Its billed as a new Harry Hole novel on the cover, so that’s good news right off the bat for fans of the Oslo detective who was shot in the head by his surrogate son at the end of last year’s “Phantom.” Now, police reinvestigating cold cases are being murdered at the old crime scenes. And while Harry is out of action (but not out of mind), his friend Bjórn Holm, forensics expert Beate Lønn and new police chief Mikael Bellman are in the forefront. Will Harry return and help solve these heinous crimes? Can he?

Actors Anonymous
by James Franco  (New Harvest)

Whether you believe James Franco is a Renaissance man or a big goof, he’s just added another line to his résumé — novelist.

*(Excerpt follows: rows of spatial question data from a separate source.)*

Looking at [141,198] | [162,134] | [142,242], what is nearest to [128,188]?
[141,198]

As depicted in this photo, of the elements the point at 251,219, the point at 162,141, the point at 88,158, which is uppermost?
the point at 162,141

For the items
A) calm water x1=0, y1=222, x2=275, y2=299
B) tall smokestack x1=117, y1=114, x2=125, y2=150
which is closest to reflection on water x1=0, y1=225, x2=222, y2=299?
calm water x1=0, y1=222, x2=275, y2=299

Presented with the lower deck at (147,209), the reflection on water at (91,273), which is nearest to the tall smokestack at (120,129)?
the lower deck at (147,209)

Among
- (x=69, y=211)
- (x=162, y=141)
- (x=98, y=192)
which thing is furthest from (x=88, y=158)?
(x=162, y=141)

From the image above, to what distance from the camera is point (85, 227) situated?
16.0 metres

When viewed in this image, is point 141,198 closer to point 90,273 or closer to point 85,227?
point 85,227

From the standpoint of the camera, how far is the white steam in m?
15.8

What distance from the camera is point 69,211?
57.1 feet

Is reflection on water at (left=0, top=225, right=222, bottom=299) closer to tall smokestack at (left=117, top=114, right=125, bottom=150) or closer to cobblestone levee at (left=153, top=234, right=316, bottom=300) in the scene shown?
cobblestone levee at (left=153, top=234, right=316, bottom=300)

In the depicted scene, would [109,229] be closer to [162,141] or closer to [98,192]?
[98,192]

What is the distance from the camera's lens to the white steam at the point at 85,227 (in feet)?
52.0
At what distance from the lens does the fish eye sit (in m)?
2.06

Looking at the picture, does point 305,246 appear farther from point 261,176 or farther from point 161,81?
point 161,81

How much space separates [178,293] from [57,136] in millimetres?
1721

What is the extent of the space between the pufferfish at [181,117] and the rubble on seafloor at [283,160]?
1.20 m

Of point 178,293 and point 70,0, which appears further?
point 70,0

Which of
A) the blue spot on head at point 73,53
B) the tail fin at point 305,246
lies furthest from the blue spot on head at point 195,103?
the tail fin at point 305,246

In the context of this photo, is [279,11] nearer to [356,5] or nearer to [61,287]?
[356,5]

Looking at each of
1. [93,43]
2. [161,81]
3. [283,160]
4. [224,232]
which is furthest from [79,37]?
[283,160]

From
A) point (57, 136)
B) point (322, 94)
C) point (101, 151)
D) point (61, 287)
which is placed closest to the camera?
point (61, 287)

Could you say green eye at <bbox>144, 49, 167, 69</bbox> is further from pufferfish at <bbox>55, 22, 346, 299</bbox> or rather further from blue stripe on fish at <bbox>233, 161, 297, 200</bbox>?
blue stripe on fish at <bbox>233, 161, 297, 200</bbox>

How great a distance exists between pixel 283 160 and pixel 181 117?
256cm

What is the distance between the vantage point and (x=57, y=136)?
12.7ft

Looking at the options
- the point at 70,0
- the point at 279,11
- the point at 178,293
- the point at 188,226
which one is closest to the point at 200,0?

Sort of. His newest literary effort is a bit of a helter-skelter work, with some short stories, streams of consciousness, spoofs on Alcoholics Anonymous and even a character named James Franco. In one chapter, River Phoenix contacts him from beyond the grave. In another section, “Tell the Truth,” he goes on about how he picks up women: He asks the young girls who want a photo with him to e-mail him a copy, then he can hook up when he returns to that city.

The 34-Ton Bat The Story of Baseball as Told Through Bobbleheads, Cracker Jacks, Jockstraps, Eye Black, and 375 Other Strange and Unforgettable Objects
by Steve Rushin  (Little, Brown)

Give this one Required Reading’s LS Award — Longest Subtitle. And it pretty much sums up what’s in here. But what it doesn’t show is the care Rushin, a veteran Sports Illustrated scribe, takes and the love he shows for the game, with the eyes-wide-open feel of a kid entering the a big-league ballpark for the first time. Before he gets into the baseball-shaped grenade invented before WWI or the history of baseball caps, he reverently tells of his catcher-grandfather’s one single game in the major leagues in 1926. A real delight.

The Paris Architect
by Charles Belfoure  (Sourcebooks)

Wartime loyalties, architectural designs and novels are never as simple as they seem. Architect Belfoure explores the complex underside of all of these things in his first novel, the story of an anti-Semitic French architect, Lucien Bernard. During the Holocaust, the fictional Bernard designs secret hideaways — in pillars, behind mirrors and in drainpipes — for Jews. He has one motivation — money. But that changes after he hides a child and falls in love.

Harlem Street Portraits
by Harvey Stein  (Schiffer Publishing)

There’s a fine old Sly and the Family Stone song called “Everyday People,” and that title just might fit noted street photographer Stein’s latest book, a follow-up to “Coney Island: Forty Years.” His photos, from 1990 to 2012, and shot usually no more than three feet from his subject, include schoolkids, cool kids, African immigrants, churchgoers, teens with baseball caps, parents, bodega workers and more.